● Selected excerpt

<<<<

Skip to contents

If some URLs are already included in the database, it appends only the new ones: URLs are expected to be unique.

Usage

cas_write_db_contents_id(
  urls,
  overwrite = FALSE,
  db_connection = NULL,
  disconnect_db = FALSE,
  quiet = FALSE,
  check_previous = TRUE,
  ...
)

Arguments

urls

A data frame with five columns, such as casdb_empty_contents_id, or a character vector.

overwrite

Logical, defaults to FALSE. If TRUE, checks if matching data are previously held in the table and overwrites them. This should be used with caution, as it may overwrite completely the selected table.

db_connection

Defaults to NULL. If NULL, uses local SQLite database. If given, must be a connection object or a list with relevant connection settings (see example).

disconnect_db

Defaults to TRUE. If FALSE, leaves the connection to database open.

quiet

Defaults to FALSE. If set to TRUE, messages on number of lines added are not shown.

check_previous

Defaults to TRUE. If set to FALSE, the given input is stored in the database without checking if the same url had already been stored.

...

Passed to cas_get_db_file().

Value

Invisibly returns only new rows added.

Examples


cas_set_options(
  base_folder = fs::path(tempdir(), "R", "castarter_data"),
  db_folder = fs::path(tempdir(), "R", "castarter_data"),
  project = "example_project",
  website = "example_website"
)
cas_enable_db()


urls_df <- cas_build_urls(
  url = "https://www.example.com/news/",
  start_page = 1,
  end_page = 10
)

cas_write_db_contents_id(urls = urls_df)
#> Error in cas_write_to_db(df = links_to_add_df, table = "contents_id",     overwrite = overwrite, db_connection = db, disconnect_db = FALSE,     ...): Incompatible data frame passed to `contents_id`.

cas_read_db_contents_id()
#> # A tibble: 0 × 5
#> # ℹ 5 variables: id <dbl>, url <chr>, link_text <chr>, source_index_id <dbl>,
#> #   source_index_batch <dbl>

>>>>

● Provided material
<<<<

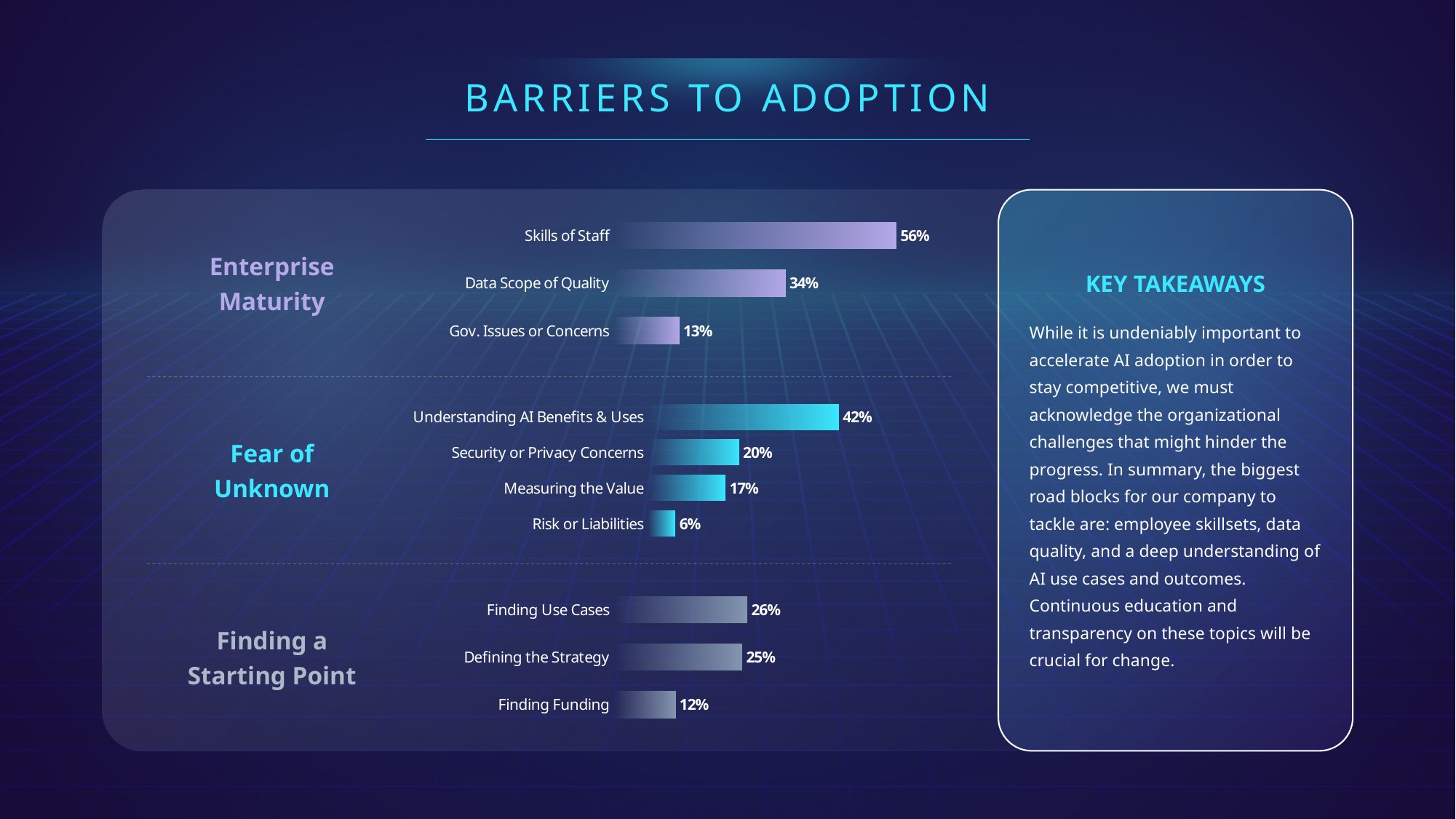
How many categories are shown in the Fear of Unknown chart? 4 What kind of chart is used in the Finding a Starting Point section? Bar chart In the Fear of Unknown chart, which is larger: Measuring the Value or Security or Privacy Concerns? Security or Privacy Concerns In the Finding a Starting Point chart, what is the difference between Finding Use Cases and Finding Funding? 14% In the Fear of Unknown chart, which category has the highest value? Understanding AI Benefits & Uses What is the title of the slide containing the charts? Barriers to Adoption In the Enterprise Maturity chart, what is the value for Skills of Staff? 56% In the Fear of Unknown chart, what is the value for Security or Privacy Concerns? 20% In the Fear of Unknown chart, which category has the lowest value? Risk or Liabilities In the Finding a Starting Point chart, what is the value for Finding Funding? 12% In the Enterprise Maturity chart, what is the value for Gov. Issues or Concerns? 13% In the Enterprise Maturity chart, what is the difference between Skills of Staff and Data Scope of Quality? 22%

>>>>

● Questions
- a) Answer these about the cas_write_db_contents_id reference, one answer per line:
(i) When some URLs are already in the database, what does the function add?
(ii) What does the function return invisibly?
(iii) Which database is used if db_connection is NULL?
- b) Please reproduce the part of the cas_write_db_contents_id reference that opens with the words containing "Defaults to TRUE. If FALSE, leaves" and closes with "are not shown.".

● Answer set
- a)
(i) Only the new ones.
(ii) Only the new rows added.
(iii) The local SQLite database.

- b)
Defaults to TRUE. If FALSE, leaves the connection to database open.

quiet

Defaults to FALSE. If set to TRUE, messages on number of lines added are not shown.